Fue al día siguiente cuando eché de menos la carta que le había escrito, yo solito, a los Reyes Magos. Isabel pronto notó mi preocupación y, antes de ayudarme a buscarla, se le ocurrió preguntarle a mamá. Ella siempre encontraba todo, me convenció. En efecto, y para mi alivio, mamá me dijo que no tenía de qué preocuparme, que la carta la había enviado papá hacía unos días y que seguro que los Reyes Magos ya la habían recibido. De cualquier manera, tenía que ponerme a escribir otra, algo importante había olvidado. Mamá me preguntó que de qué se trataba y se ofreció a echarme una mano. Le conté que quería un regalo para que Blanca jugase en el cielo y rechacé su ayuda, porque yo ya era mayor, le recordé que ya iba a primero. Me abrazó. Ese día también lloró.

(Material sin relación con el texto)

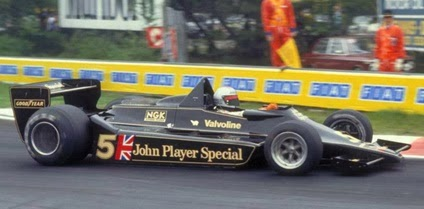 Formula 1 1978 Mario Andretti/ Lotus
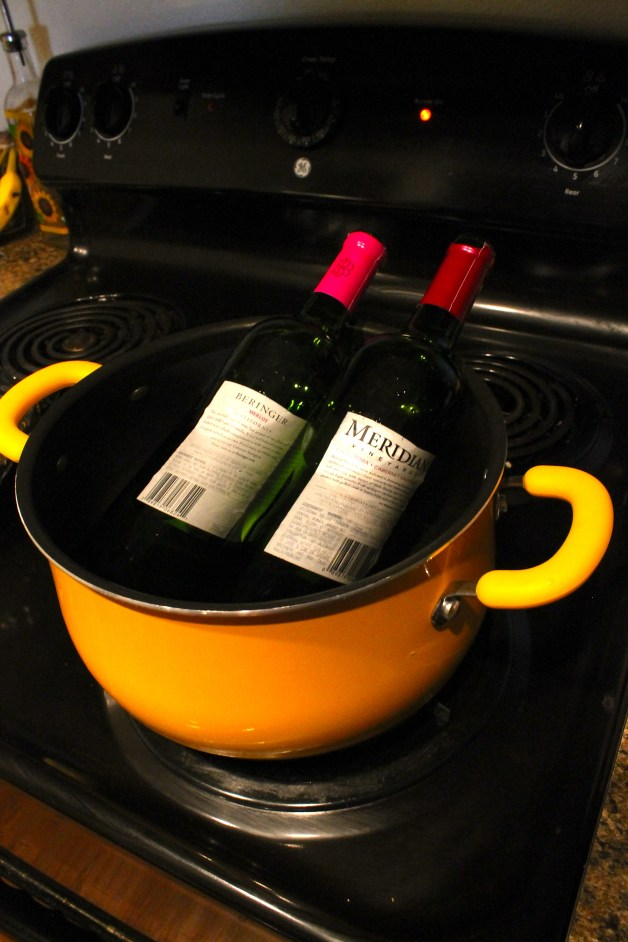 Soak Wine Bottles to Remove Wine Labels
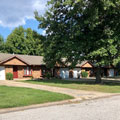 Two Bedroom Apartment in Glen Carbon IL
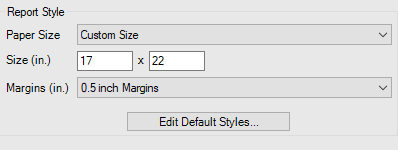 RENDER Multiple TABLES to 1 Excel File and Name th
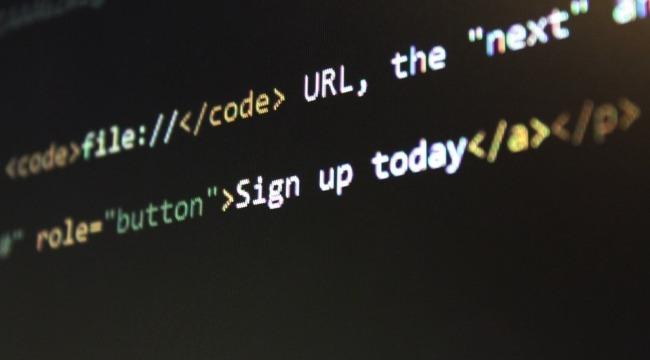 website-security-structure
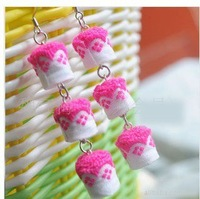 Wholesale 75pcs/lot  Chinese folk style handmade charm weave fashion  earrings,pink &white color Good for lover gift No.801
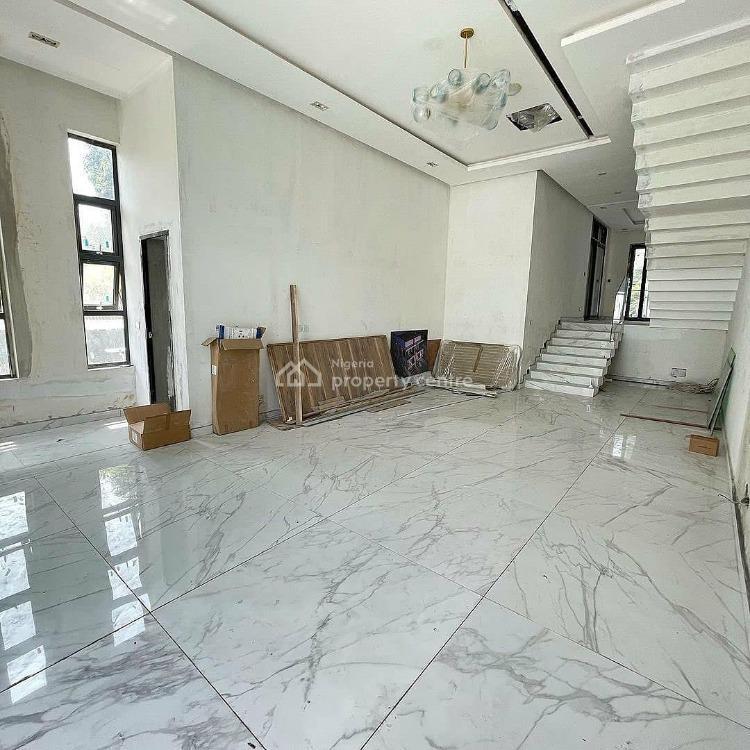 4 Bedroom Semi Detached Duplex with Bq, Ikoyi, Lagos, Semi-detached Duplex for Sale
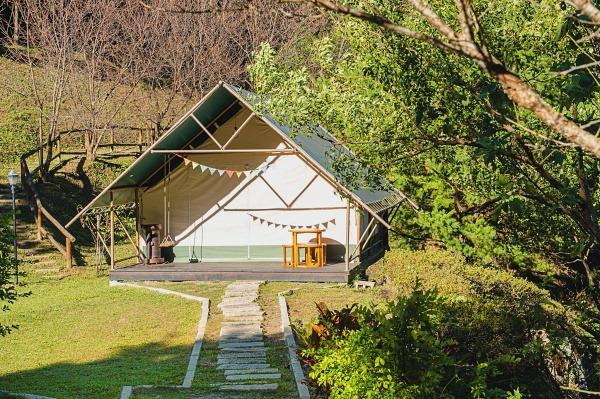 新竹橫山-野漾莊園豪華露營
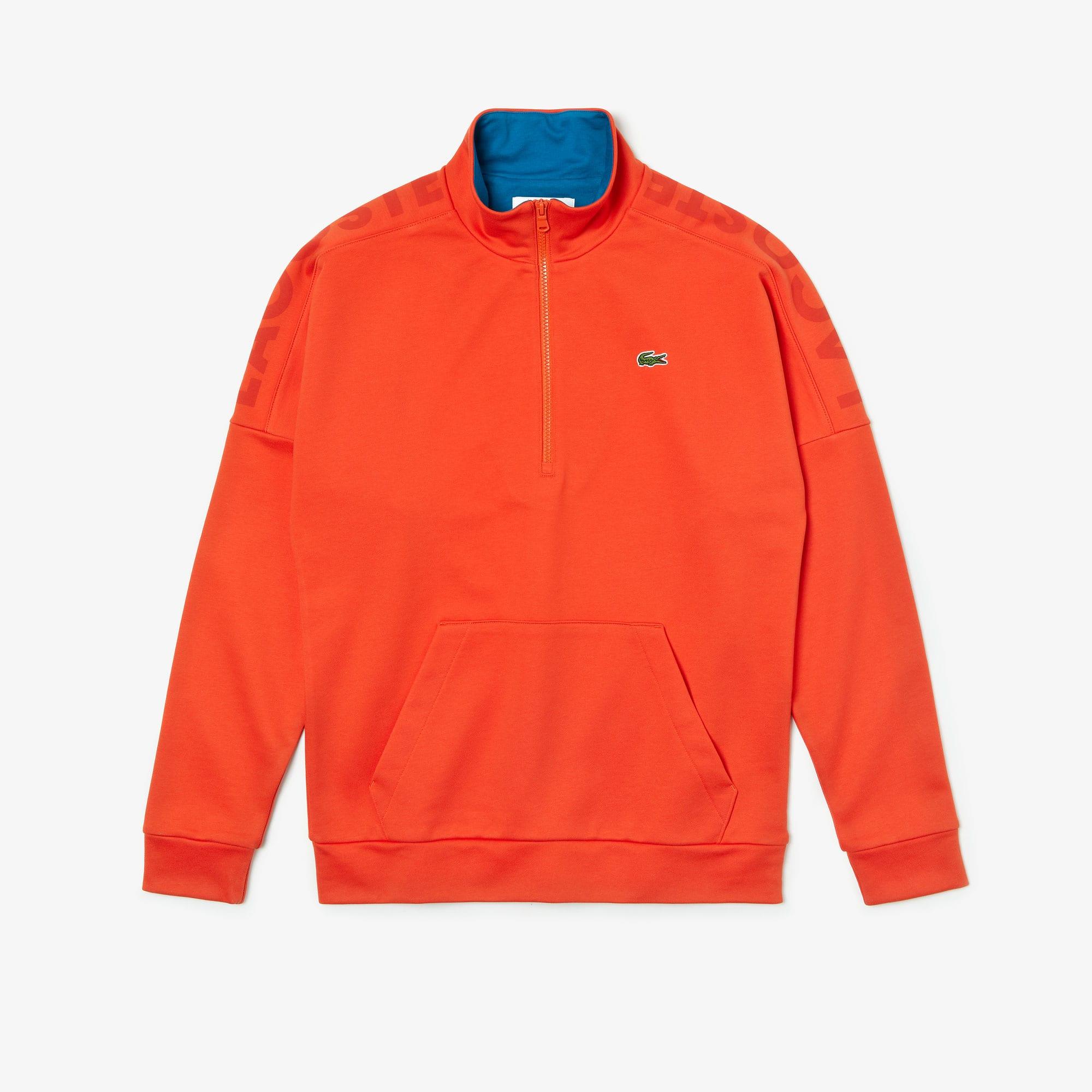 Lacoste Tops Men's SPORT Zip Standup Neck Cotton Sweatshirt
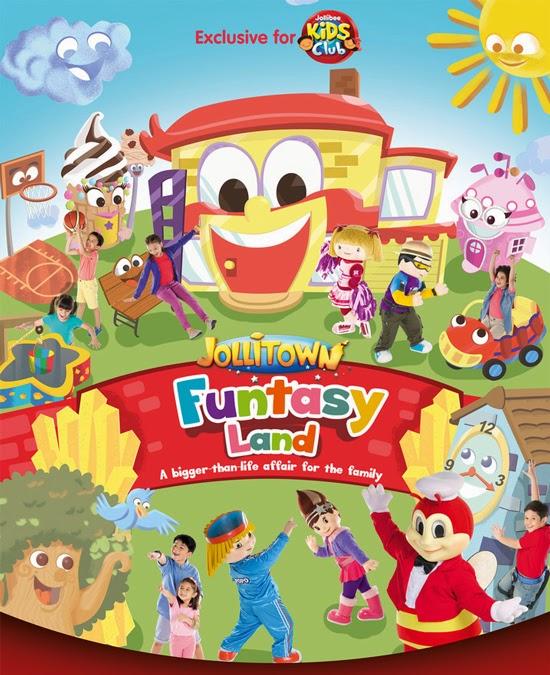 Jollitown Funtasy Land Davao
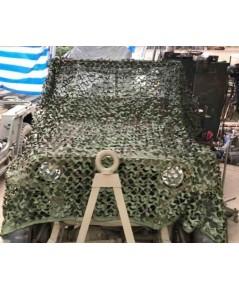 ตาข่ายพราง 3 m x 2 m , Camo Net Military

Aquella mañana, seis de enero, supe que mamá nunca mentía cuando decía que yo era un niño bueno; los Reyes me habían concedido todos los deseos que les había pedido, incluso el de Blanca.
Mamá esa mañana me acompañó a abrir otros regalos que yo no había pedido vestida con un pantalón vaquero y un jersey de lana blanco. Nunca más volvió a vestir de negro, era mi primer deseo. Estaba guapísima, y papá no dejaba de piropearle mientras me guiñaba un ojo.
El segundo deseo era que papá volviese a reír y, aunque sus carcajadas tardaron unos cuantos meses en aparecer, dejó de estar triste y retomamos nuestros juegos.
Otra petición: escuchar a mamá cantar. Aquel mismo día entonó mi villancico preferido, que para mi sorpresa se sabía.
El último regalo era el que pedí para mi hermanita Blanca. Mamá y papá señalaron en el cielo la nube que los de Oriente dejaron para ella. Desde entonces, y aunque ya han pasado seis años, Blanca sigue teniendo su propia nube durante el día y la misma estrella durante la noche.